Do this: Write the next part of the novel review below, starting right after its last sentence.

March 27, 2008 at 3:50 pm (review) (, , , , , )

There are probably a dozen things I love and admire about this novel, so I’d thought I’d take a moment to share some of my thoughts on the book.

The contrast is lovely. It’s everywhere you look around the book: the main characters wear gray (grey?) in an over-garish, over-sexed, obscene, vulgar world that feels like an embellishment of Hollywood-weirdness, and there’s a definite fight for modesty and good taste against their culture. It marks the dividing line between the protagonists and antagonists. Similarly, in a world where having sex in public is actively indulged in, lauded, the main characters have a real love without ever having touched each other. The novel makes a huge distinction between love and lust, and the understated intimacy is deeply romantic. It drives the story.

Provided material:
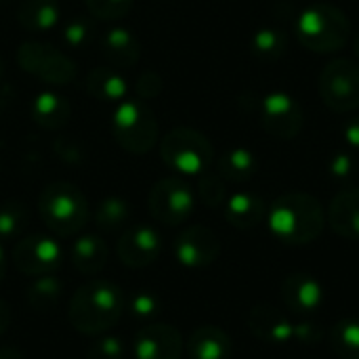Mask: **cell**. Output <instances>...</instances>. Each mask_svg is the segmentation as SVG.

Output for this task:
The plot is gripping. There’s no down-time, no wasted speech, no preaching. Each scene is a logical follow-up of the last, and I never struggled through any passages. Everything that happened seemed logical and sequential. It is, however, highly stylized. I can understand if the narrative isn’t for everyone– for instance, characters and places tend to be described by fashions because that’s what the hero notices. He’s very speculative, and he likes imagery, and though sometimes the magazine he loves seems overly ‘artistic’ and full of hidden meanings, again the contrast with the rest of the culture really does make it sound appealing.

My favorite stories are the ones that make me think. They leave me mulling over the events afterward like a fine dinner in a nice restaurant. This one accomplished that, and though I found this as a free downloadable e-book, I’m eager to buy it so it can find a nice home on my shelf. I’ll see if I can order it from my bookstore. If that fails, Nightshadebooks.com has it, and I’m no stranger to buying books online.

It’s also given me several ideas about how to better convey culture in my own writing. Color me inspired.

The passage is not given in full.